Vem a chuva a me acordar às quatro da manhã.
Quatro e trinta e sete.
Tocando um samba canção nas telhas do meu quarto. Chegou
mansinha convidando a bailar.
A introdução era um ritmo tirado da caixa de fósforo. Leve, quase canção de ninar.
Me faço de difícil. Fico ouvindo, mas não abro os olhos. A
minha intenção era que ainda fosse noite e eu estivesse sonhando.
Mas a chuva não é qualquer uma. Chuva de maio me lembrando
que nasci num dia assim. Chuva de inverno, temperamento forte. E ela engrossa a
bateria, fazendo um samba enredo.
Sou do frevo, não sei sambar.
Levanto pra saudar a mãe natureza.
Tomo meu café com uns pinguinhos me beijando no alpendre.
Tomo meu café com uns pinguinhos me beijando no alpendre.

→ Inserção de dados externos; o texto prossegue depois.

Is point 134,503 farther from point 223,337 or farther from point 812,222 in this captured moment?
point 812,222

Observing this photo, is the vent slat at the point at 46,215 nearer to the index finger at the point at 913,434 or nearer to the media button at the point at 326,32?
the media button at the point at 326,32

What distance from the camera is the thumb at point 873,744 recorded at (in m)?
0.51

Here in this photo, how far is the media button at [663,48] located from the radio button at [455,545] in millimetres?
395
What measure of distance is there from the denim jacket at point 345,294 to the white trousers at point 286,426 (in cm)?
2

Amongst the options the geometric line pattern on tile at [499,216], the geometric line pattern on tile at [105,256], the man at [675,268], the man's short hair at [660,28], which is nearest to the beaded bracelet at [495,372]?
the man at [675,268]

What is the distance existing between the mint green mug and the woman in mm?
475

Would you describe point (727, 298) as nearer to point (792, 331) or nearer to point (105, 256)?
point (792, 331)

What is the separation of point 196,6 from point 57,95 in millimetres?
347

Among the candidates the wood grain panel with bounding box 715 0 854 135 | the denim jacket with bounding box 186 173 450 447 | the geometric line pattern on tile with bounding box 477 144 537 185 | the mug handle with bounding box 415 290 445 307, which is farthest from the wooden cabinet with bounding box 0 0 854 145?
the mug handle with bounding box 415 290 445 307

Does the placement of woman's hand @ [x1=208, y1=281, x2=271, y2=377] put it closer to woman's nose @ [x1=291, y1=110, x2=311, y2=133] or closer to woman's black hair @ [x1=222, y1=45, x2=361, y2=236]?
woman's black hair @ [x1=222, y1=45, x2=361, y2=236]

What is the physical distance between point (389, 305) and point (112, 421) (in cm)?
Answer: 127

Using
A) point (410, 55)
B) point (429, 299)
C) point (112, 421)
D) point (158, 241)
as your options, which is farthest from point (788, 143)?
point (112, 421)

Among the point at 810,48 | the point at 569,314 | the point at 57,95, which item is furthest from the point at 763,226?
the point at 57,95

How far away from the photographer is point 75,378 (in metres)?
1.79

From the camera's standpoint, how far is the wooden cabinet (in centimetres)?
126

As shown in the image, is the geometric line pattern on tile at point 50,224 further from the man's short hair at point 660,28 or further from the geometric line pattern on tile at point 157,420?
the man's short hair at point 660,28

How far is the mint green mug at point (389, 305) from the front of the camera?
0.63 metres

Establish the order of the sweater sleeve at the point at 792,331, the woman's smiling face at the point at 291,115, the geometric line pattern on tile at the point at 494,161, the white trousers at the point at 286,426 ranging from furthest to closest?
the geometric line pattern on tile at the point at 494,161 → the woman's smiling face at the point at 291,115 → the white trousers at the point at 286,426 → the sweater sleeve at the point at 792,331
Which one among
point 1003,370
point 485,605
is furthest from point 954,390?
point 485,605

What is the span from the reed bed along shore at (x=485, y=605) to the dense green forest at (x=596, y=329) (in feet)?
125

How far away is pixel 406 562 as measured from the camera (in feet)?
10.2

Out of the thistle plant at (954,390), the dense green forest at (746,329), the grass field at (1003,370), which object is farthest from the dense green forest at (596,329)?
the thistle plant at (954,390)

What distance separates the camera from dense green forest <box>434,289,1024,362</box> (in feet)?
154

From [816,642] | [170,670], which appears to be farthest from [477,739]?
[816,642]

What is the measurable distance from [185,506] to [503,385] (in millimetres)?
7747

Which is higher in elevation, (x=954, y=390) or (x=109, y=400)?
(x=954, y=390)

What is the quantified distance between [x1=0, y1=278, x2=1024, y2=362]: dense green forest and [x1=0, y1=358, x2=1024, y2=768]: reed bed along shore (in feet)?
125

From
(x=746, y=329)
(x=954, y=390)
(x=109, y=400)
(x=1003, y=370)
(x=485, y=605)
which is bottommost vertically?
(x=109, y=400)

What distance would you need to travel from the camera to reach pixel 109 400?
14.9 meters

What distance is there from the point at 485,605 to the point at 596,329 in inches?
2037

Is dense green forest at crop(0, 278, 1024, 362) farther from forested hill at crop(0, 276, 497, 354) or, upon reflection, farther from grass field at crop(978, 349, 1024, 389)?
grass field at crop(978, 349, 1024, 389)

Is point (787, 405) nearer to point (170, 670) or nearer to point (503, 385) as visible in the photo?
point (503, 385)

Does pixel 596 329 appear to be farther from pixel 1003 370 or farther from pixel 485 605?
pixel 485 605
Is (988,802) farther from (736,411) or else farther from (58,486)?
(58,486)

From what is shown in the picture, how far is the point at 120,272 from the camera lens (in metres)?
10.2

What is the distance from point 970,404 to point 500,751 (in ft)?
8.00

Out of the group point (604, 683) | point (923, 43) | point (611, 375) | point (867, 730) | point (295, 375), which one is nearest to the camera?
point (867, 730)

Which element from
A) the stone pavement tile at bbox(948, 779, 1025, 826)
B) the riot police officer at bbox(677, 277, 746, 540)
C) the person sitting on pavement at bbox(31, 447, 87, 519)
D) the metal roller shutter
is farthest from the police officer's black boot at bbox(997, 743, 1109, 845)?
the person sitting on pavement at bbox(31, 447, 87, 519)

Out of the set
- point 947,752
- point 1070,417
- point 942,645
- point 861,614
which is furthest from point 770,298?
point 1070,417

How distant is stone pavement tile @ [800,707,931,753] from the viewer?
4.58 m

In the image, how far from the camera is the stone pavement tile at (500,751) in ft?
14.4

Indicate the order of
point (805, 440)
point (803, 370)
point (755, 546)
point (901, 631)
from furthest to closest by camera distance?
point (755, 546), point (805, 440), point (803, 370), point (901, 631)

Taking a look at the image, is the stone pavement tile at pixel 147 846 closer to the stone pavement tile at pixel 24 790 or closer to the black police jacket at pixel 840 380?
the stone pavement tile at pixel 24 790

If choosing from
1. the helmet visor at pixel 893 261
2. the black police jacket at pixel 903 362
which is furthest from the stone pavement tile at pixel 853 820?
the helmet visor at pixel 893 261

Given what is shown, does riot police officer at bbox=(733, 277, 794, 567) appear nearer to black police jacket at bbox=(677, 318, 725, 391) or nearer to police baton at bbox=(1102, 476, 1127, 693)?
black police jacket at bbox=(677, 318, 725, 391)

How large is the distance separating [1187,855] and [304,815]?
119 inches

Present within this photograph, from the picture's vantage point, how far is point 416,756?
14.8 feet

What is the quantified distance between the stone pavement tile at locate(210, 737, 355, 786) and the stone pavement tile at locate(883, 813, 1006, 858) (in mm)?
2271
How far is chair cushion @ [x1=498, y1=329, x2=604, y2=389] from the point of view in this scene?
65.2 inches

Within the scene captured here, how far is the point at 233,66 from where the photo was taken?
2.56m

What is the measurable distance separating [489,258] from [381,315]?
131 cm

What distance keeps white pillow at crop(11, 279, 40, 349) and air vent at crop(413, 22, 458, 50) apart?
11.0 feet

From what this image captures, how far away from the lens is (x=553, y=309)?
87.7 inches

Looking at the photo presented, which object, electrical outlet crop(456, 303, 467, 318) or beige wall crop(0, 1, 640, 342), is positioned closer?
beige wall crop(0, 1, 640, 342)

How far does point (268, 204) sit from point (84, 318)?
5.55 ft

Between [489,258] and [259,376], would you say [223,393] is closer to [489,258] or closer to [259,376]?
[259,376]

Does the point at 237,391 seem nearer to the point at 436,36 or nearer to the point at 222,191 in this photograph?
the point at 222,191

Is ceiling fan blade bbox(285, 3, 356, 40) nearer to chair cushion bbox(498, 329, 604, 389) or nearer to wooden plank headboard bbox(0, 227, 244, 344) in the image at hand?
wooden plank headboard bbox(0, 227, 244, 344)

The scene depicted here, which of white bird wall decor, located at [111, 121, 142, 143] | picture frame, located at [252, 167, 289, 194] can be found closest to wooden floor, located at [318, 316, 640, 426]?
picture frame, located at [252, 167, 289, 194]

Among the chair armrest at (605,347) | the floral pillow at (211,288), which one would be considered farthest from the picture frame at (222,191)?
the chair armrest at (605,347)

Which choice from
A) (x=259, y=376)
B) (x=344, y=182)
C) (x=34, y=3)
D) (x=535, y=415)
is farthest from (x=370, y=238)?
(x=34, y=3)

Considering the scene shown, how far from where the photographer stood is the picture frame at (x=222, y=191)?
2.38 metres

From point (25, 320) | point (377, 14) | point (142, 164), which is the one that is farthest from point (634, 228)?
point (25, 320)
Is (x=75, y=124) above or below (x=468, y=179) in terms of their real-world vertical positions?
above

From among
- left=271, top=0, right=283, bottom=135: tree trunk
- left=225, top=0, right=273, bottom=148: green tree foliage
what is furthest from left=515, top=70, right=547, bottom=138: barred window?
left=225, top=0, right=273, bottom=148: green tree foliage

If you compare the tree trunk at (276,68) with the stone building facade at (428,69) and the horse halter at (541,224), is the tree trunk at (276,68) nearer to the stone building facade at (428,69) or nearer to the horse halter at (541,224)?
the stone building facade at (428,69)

É preciso arrumar a calha.
Volto pra cama, crente que tinha amainado a minha inquilina.
A rua sendo lavada pela água que veio do céu.
Escolho o melhor jeito de me enfronhar pelo travesseiro,
consigo me aninhar.
Mas eis que me chega o cheiro da terra molhada e
então ouço um tropel.
Agora não é mais samba.
Fico deitada curtindo aquele
concerto infinito. Sinfônico.
O gato se esgueira pelas frestas da porta da varanda.
O
cachorro late em resposta.
A TV, mesmo com o som ligado, fica muda.
Chove.
Não troco isso por nenhum dia de sol radiante.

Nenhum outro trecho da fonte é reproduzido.